Supplied data —

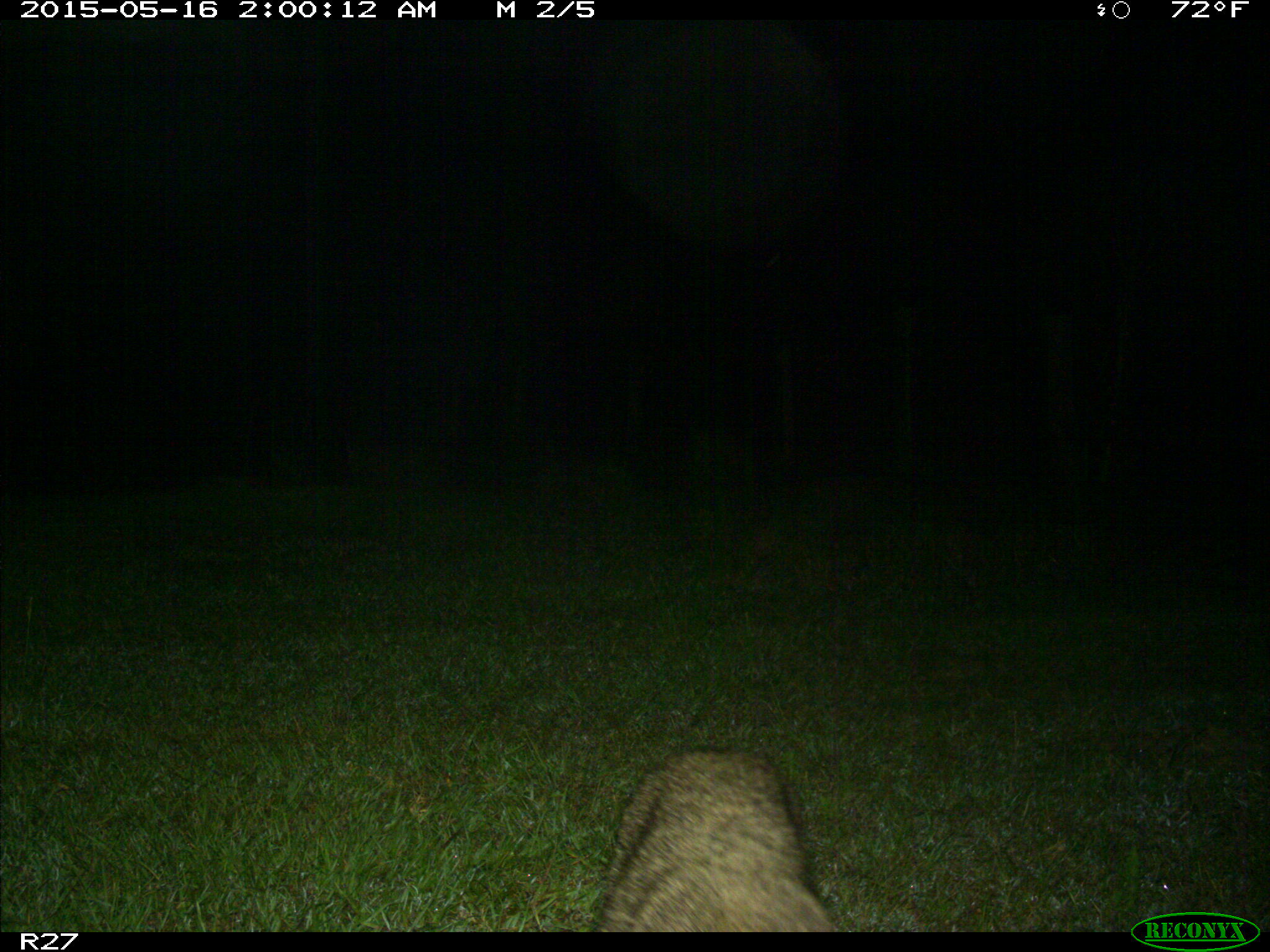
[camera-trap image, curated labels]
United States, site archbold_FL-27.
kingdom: Animalia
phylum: Chordata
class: Mammalia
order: Carnivora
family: Procyonidae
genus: Procyon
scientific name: Procyon lotor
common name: common raccoon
Procyon lotor (common raccoon).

Assignment — From the line containing "United States, site archbold_FL-27." through the last line of the entries above, print each line exactly as it stands.

Written answer —
United States, site archbold_FL-27.
kingdom: Animalia
phylum: Chordata
class: Mammalia
order: Carnivora
family: Procyonidae
genus: Procyon
scientific name: Procyon lotor
common name: common raccoon
Procyon lotor (common raccoon).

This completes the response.